I subscribe to the school of thought that says that Revelation was written for the early church and about the time of the early church, not some distant time in which we twist events to make them fit into some pre-conceived narrative that we have constructed so that we get to think we are in the end times, making us somehow more special than previous generations. Here’s the deal, Jesus said we don’t know the day or the time of his return. I’ll take Jesus’ word over someone who thinks they have Christ’s return all figured out.
Revelation is one of the books of Scripture that is often misunderstood and misused. I get it. Part of it is the way John of Patmos wrote it – all the fantasy-like creatures and the what sounds like Hollywood effects. Often Revelation is seen as this book of destruction in which God throws a hissy fit and destroys the world. But that’s not what Revelation is about at all. Revelation is actually a hopeful and hope-filled book of Scripture. In the end, God wins, and without fighting. The final battle isn’t even a battle at all. It’s over before it begins. That shouldn’t surprise us – we’re talking about God after all.
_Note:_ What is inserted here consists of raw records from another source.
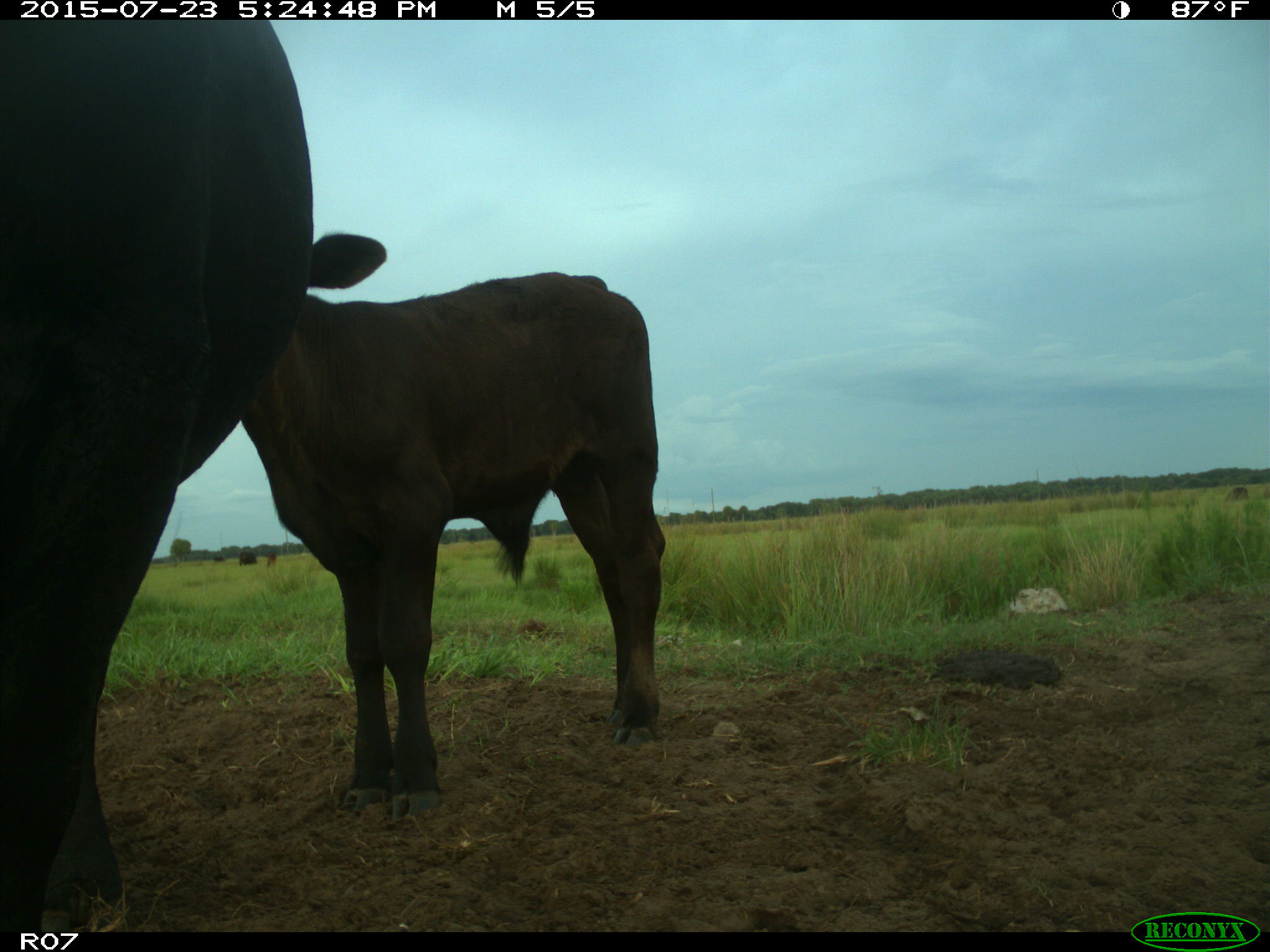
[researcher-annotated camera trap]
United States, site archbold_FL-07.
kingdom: Animalia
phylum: Chordata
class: Mammalia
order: Artiodactyla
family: Bovidae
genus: Bos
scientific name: Bos taurus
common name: domestic cow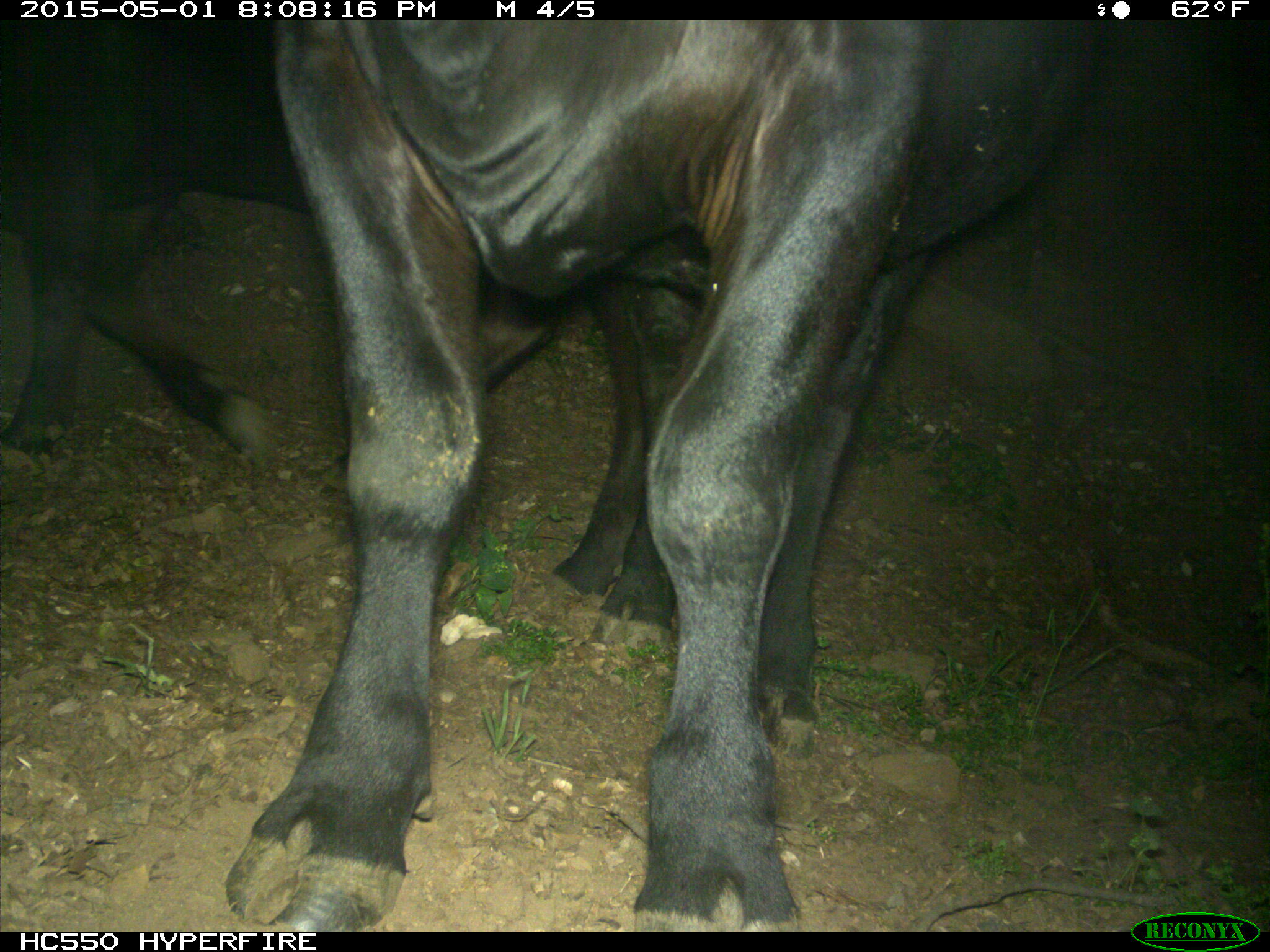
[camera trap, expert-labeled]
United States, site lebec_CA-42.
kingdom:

So Revelation isn’t some predictor of a dystopian future. Rather it is a guide for how we get through any time the theology of empire rears its ugly head.
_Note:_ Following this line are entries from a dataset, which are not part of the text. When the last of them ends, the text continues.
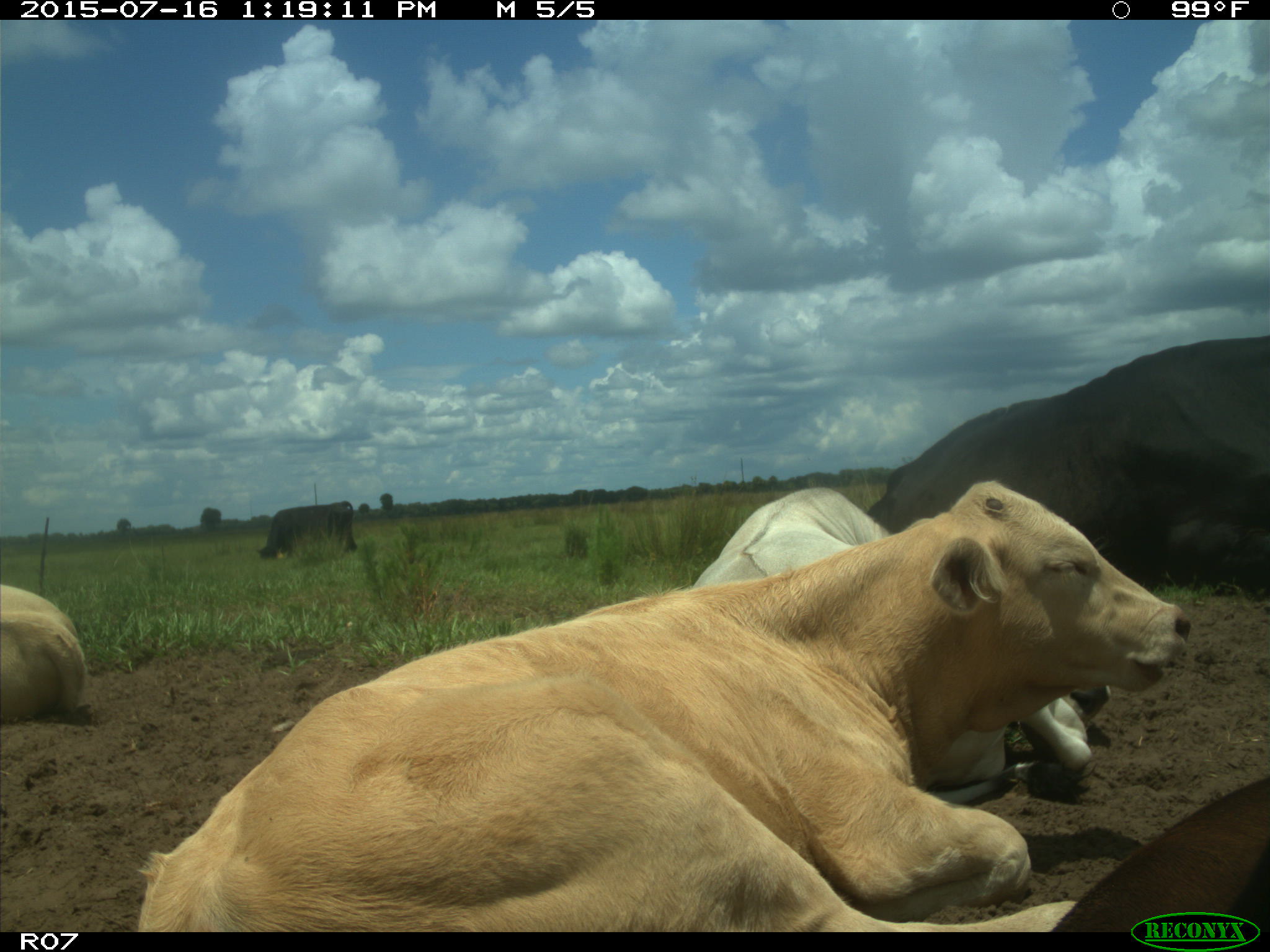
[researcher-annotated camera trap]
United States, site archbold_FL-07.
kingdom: Animalia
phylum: Chordata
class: Mammalia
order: Artiodactyla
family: Bovidae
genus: Bos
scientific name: Bos taurus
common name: domestic cow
All empires act the same way and always have. It doesn’t matter if we are talking about a nation, a business, an army, a culture, a church, or anything else that can become an empire. Empires are controlling. They conquerer. They colonize. They steal and make anything they want their own. They kill, destroy, oppress, and exploit. And ultimately, they fall – which is what Revelation is really about – the fall of a particular empire (Rome). But Revelation, and a good portion of Scripture is about the fall of any empire. Because empires can’t last and aren’t God. They fall.
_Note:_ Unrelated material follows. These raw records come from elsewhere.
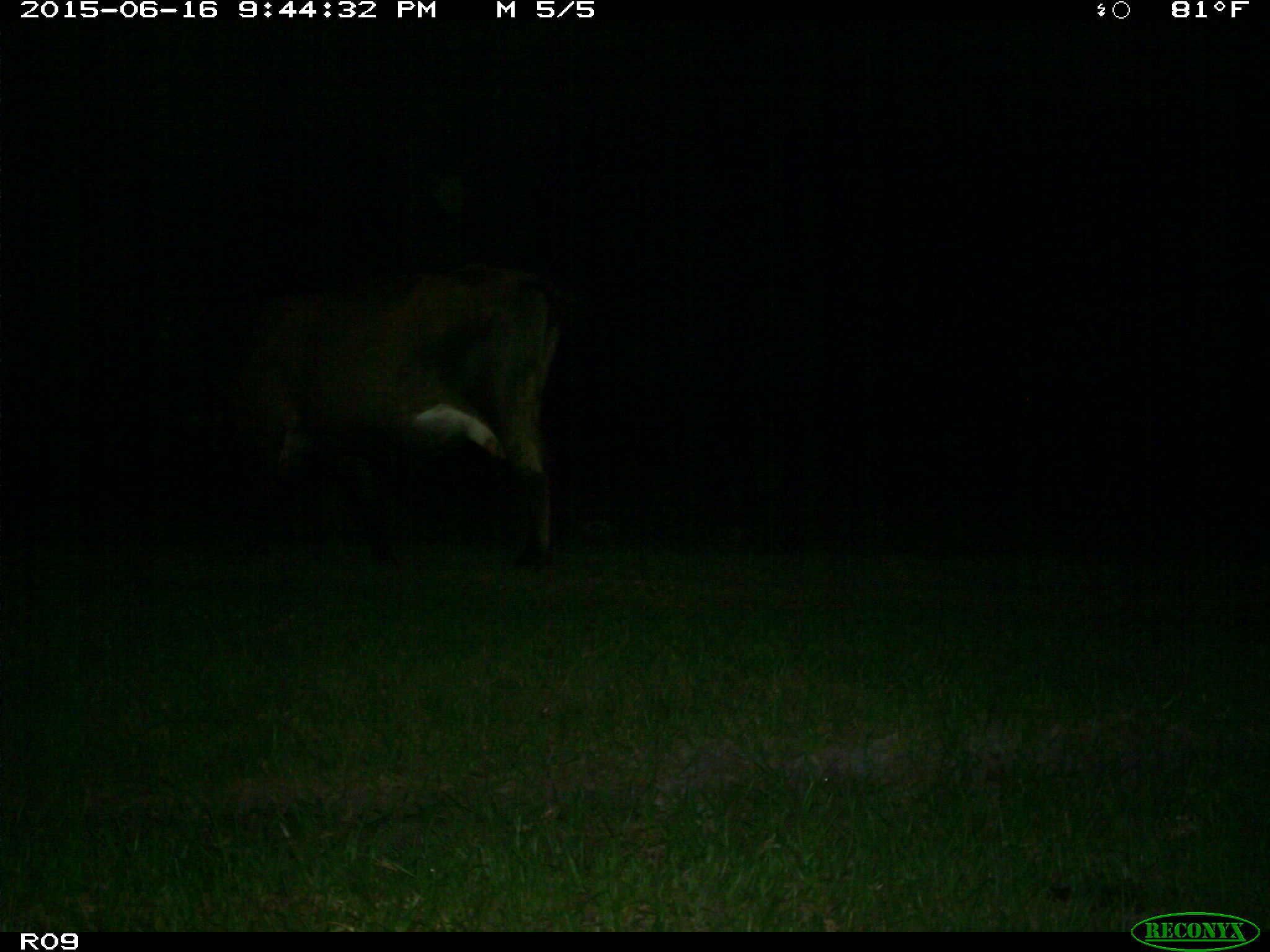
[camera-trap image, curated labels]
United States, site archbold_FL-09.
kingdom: Animalia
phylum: Chordata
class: Mammalia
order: Artiodactyla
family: Bovidae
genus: Bos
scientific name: Bos taurus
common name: domestic cow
Bos taurus (domestic cow).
Revelation is the story of empire versus the kingdom of God. For much of it, it looks like the empire will prevail. It is dominant and powerful. It has influence and fools many people in many ways. It tries to make itself inevitable and necessary for life. Much of Revelation paints a picture of death, destruction, oppression, and exploitation. But then the empire falls without a fight. It’s costly though. Many die and are martyred. But in the end the Kingdom wins because it is the Kingdom of God and that’s always what happens.
This is no different today, which is why Revelation is still relevant for us. We have anti-christ figures in positions of power and influence. They are just as narcissistic and deadly as Nero was (which is who Revelation casts as the Anti-Christ). We have plagues. We have wars. We have lukewarmness of faith. Wheat people chasing after anti-christ. We have money as a central part of life. It’s all here. All the same things that Revelation talks about.
That doesn’t mean that we are supposed to take what we experience and fit it into some weird timeline in Revelation. Rather, we take Revelation and look at our current time to see how the faithful are to live and behave. Revelation sounds like fantasy with it’s dragons and beasts. But when you get past all the fantasy type images, there’s a core to Revelation that can be a guide for us today – that evil exists in the world and it is destructive. But it will fall. And that will come with a price. Faithful followers of Jesus are called to faithful living, regardless of the cost. Because God wins.
That’s what Revelation means for our current times.